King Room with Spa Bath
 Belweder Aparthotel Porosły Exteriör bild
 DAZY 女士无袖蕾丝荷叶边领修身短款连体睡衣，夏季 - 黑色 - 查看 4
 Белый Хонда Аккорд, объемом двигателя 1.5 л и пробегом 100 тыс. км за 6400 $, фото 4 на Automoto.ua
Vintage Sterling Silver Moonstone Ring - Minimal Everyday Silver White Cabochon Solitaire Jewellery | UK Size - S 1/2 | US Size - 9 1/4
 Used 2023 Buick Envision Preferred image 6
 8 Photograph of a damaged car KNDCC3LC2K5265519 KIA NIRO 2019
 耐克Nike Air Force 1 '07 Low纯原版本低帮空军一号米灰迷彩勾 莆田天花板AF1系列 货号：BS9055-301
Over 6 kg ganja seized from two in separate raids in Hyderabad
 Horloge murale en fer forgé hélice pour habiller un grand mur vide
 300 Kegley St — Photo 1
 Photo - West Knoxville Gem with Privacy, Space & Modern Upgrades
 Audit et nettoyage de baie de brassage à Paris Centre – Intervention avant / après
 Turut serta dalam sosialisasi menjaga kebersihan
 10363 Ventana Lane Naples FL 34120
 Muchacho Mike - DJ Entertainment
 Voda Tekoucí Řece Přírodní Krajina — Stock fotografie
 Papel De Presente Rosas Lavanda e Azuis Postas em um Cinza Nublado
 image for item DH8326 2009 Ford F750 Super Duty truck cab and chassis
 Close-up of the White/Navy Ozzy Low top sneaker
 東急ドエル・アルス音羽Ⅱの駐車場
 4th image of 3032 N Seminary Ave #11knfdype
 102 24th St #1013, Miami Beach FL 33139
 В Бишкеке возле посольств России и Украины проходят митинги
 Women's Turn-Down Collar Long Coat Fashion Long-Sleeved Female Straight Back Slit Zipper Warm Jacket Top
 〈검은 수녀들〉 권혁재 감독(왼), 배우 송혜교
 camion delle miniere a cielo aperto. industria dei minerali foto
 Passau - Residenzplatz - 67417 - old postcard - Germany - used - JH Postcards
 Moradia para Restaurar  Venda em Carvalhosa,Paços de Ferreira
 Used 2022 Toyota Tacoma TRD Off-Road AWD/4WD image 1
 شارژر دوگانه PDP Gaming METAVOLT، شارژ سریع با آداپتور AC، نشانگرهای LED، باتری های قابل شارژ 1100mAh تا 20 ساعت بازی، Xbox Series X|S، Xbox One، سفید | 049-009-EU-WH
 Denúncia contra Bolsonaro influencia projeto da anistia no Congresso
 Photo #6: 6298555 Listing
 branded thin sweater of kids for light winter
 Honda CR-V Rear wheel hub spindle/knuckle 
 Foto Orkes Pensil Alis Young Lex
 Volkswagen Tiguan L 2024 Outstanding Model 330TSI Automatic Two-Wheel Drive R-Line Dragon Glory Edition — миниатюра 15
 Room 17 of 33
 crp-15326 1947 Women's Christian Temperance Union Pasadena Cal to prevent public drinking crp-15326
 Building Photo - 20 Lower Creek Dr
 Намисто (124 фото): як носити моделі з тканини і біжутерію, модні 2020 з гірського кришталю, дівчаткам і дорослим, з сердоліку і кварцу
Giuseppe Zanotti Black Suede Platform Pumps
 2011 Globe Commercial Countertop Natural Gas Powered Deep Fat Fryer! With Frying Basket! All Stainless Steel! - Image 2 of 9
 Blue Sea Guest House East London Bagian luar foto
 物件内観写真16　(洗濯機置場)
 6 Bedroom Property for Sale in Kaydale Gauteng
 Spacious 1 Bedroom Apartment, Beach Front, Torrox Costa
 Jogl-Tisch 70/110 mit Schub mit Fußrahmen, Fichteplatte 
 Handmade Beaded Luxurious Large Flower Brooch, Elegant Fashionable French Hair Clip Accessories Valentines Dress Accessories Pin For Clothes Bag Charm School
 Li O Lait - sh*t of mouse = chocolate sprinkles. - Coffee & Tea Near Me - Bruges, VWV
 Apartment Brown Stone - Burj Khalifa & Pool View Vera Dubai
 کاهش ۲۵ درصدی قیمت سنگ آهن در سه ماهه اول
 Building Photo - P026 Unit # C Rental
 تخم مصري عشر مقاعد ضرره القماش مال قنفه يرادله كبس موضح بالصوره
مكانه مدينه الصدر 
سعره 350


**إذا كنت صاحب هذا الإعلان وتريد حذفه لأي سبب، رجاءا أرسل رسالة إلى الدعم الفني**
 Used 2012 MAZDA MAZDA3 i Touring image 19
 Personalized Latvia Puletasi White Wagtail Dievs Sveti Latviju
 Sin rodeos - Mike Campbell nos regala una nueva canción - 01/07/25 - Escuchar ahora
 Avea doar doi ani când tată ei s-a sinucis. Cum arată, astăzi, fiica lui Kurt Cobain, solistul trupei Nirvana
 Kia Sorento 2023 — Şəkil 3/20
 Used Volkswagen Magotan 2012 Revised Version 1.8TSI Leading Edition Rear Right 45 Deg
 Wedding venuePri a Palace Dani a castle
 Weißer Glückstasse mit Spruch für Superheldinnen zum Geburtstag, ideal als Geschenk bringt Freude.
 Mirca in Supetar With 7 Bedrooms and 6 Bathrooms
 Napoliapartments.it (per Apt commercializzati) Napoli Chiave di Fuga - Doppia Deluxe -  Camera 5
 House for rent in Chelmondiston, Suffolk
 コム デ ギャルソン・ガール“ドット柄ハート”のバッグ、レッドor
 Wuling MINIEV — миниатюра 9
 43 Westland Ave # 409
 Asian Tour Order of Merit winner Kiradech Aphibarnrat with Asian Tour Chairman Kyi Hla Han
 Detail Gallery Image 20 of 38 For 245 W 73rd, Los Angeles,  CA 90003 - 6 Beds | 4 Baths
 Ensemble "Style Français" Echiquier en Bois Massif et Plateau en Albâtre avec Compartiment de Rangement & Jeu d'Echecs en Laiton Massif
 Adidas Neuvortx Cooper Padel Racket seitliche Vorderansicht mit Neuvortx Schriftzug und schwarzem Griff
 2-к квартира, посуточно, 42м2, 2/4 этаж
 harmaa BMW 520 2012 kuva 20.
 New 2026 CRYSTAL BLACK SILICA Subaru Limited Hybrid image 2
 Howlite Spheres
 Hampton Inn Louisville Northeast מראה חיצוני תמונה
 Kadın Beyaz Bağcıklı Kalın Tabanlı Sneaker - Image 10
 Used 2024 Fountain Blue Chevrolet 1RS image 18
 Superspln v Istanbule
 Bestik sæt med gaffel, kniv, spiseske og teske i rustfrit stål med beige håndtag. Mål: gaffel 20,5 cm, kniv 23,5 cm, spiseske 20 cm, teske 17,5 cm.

== == ==

### WHAT IS BEING ASKED
Retype all of the records above, keeping them identical.

### ANSWER
King Room with Spa Bath
 Belweder Aparthotel Porosły Exteriör bild
 DAZY 女士无袖蕾丝荷叶边领修身短款连体睡衣，夏季 - 黑色 - 查看 4
 Белый Хонда Аккорд, объемом двигателя 1.5 л и пробегом 100 тыс. км за 6400 $, фото 4 на Automoto.ua
Vintage Sterling Silver Moonstone Ring - Minimal Everyday Silver White Cabochon Solitaire Jewellery | UK Size - S 1/2 | US Size - 9 1/4
 Used 2023 Buick Envision Preferred image 6
 8 Photograph of a damaged car KNDCC3LC2K5265519 KIA NIRO 2019
 耐克Nike Air Force 1 '07 Low纯原版本低帮空军一号米灰迷彩勾 莆田天花板AF1系列 货号：BS9055-301
Over 6 kg ganja seized from two in separate raids in Hyderabad
 Horloge murale en fer forgé hélice pour habiller un grand mur vide
 300 Kegley St — Photo 1
 Photo - West Knoxville Gem with Privacy, Space & Modern Upgrades
 Audit et nettoyage de baie de brassage à Paris Centre – Intervention avant / après
 Turut serta dalam sosialisasi menjaga kebersihan
 10363 Ventana Lane Naples FL 34120
 Muchacho Mike - DJ Entertainment
 Voda Tekoucí Řece Přírodní Krajina — Stock fotografie
 Papel De Presente Rosas Lavanda e Azuis Postas em um Cinza Nublado
 image for item DH8326 2009 Ford F750 Super Duty truck cab and chassis
 Close-up of the White/Navy Ozzy Low top sneaker
 東急ドエル・アルス音羽Ⅱの駐車場
 4th image of 3032 N Seminary Ave #11knfdype
 102 24th St #1013, Miami Beach FL 33139
 В Бишкеке возле посольств России и Украины проходят митинги
 Women's Turn-Down Collar Long Coat Fashion Long-Sleeved Female Straight Back Slit Zipper Warm Jacket Top
 〈검은 수녀들〉 권혁재 감독(왼), 배우 송혜교
 camion delle miniere a cielo aperto. industria dei minerali foto
 Passau - Residenzplatz - 67417 - old postcard - Germany - used - JH Postcards
 Moradia para Restaurar  Venda em Carvalhosa,Paços de Ferreira
 Used 2022 Toyota Tacoma TRD Off-Road AWD/4WD image 1
 شارژر دوگانه PDP Gaming METAVOLT، شارژ سریع با آداپتور AC، نشانگرهای LED، باتری های قابل شارژ 1100mAh تا 20 ساعت بازی، Xbox Series X|S، Xbox One، سفید | 049-009-EU-WH
 Denúncia contra Bolsonaro influencia projeto da anistia no Congresso
 Photo #6: 6298555 Listing
 branded thin sweater of kids for light winter
 Honda CR-V Rear wheel hub spindle/knuckle 
 Foto Orkes Pensil Alis Young Lex
 Volkswagen Tiguan L 2024 Outstanding Model 330TSI Automatic Two-Wheel Drive R-Line Dragon Glory Edition — миниатюра 15
 Room 17 of 33
 crp-15326 1947 Women's Christian Temperance Union Pasadena Cal to prevent public drinking crp-15326
 Building Photo - 20 Lower Creek Dr
 Намисто (124 фото): як носити моделі з тканини і біжутерію, модні 2020 з гірського кришталю, дівчаткам і дорослим, з сердоліку і кварцу
Giuseppe Zanotti Black Suede Platform Pumps
 2011 Globe Commercial Countertop Natural Gas Powered Deep Fat Fryer! With Frying Basket! All Stainless Steel! - Image 2 of 9
 Blue Sea Guest House East London Bagian luar foto
 物件内観写真16　(洗濯機置場)
 6 Bedroom Property for Sale in Kaydale Gauteng
 Spacious 1 Bedroom Apartment, Beach Front, Torrox Costa
 Jogl-Tisch 70/110 mit Schub mit Fußrahmen, Fichteplatte 
 Handmade Beaded Luxurious Large Flower Brooch, Elegant Fashionable French Hair Clip Accessories Valentines Dress Accessories Pin For Clothes Bag Charm School
 Li O Lait - sh*t of mouse = chocolate sprinkles. - Coffee & Tea Near Me - Bruges, VWV
 Apartment Brown Stone - Burj Khalifa & Pool View Vera Dubai
 کاهش ۲۵ درصدی قیمت سنگ آهن در سه ماهه اول
 Building Photo - P026 Unit # C Rental
 تخم مصري عشر مقاعد ضرره القماش مال قنفه يرادله كبس موضح بالصوره
مكانه مدينه الصدر 
سعره 350


**إذا كنت صاحب هذا الإعلان وتريد حذفه لأي سبب، رجاءا أرسل رسالة إلى الدعم الفني**
 Used 2012 MAZDA MAZDA3 i Touring image 19
 Personalized Latvia Puletasi White Wagtail Dievs Sveti Latviju
 Sin rodeos - Mike Campbell nos regala una nueva canción - 01/07/25 - Escuchar ahora
 Avea doar doi ani când tată ei s-a sinucis. Cum arată, astăzi, fiica lui Kurt Cobain, solistul trupei Nirvana
 Kia Sorento 2023 — Şəkil 3/20
 Used Volkswagen Magotan 2012 Revised Version 1.8TSI Leading Edition Rear Right 45 Deg
 Wedding venuePri a Palace Dani a castle
 Weißer Glückstasse mit Spruch für Superheldinnen zum Geburtstag, ideal als Geschenk bringt Freude.
 Mirca in Supetar With 7 Bedrooms and 6 Bathrooms
 Napoliapartments.it (per Apt commercializzati) Napoli Chiave di Fuga - Doppia Deluxe -  Camera 5
 House for rent in Chelmondiston, Suffolk
 コム デ ギャルソン・ガール“ドット柄ハート”のバッグ、レッドor
 Wuling MINIEV — миниатюра 9
 43 Westland Ave # 409
 Asian Tour Order of Merit winner Kiradech Aphibarnrat with Asian Tour Chairman Kyi Hla Han
 Detail Gallery Image 20 of 38 For 245 W 73rd, Los Angeles,  CA 90003 - 6 Beds | 4 Baths
 Ensemble "Style Français" Echiquier en Bois Massif et Plateau en Albâtre avec Compartiment de Rangement & Jeu d'Echecs en Laiton Massif
 Adidas Neuvortx Cooper Padel Racket seitliche Vorderansicht mit Neuvortx Schriftzug und schwarzem Griff
 2-к квартира, посуточно, 42м2, 2/4 этаж
 harmaa BMW 520 2012 kuva 20.
 New 2026 CRYSTAL BLACK SILICA Subaru Limited Hybrid image 2
 Howlite Spheres
 Hampton Inn Louisville Northeast מראה חיצוני תמונה
 Kadın Beyaz Bağcıklı Kalın Tabanlı Sneaker - Image 10
 Used 2024 Fountain Blue Chevrolet 1RS image 18
 Superspln v Istanbule
 Bestik sæt med gaffel, kniv, spiseske og teske i rustfrit stål med beige håndtag. Mål: gaffel 20,5 cm, kniv 23,5 cm, spiseske 20 cm, teske 17,5 cm.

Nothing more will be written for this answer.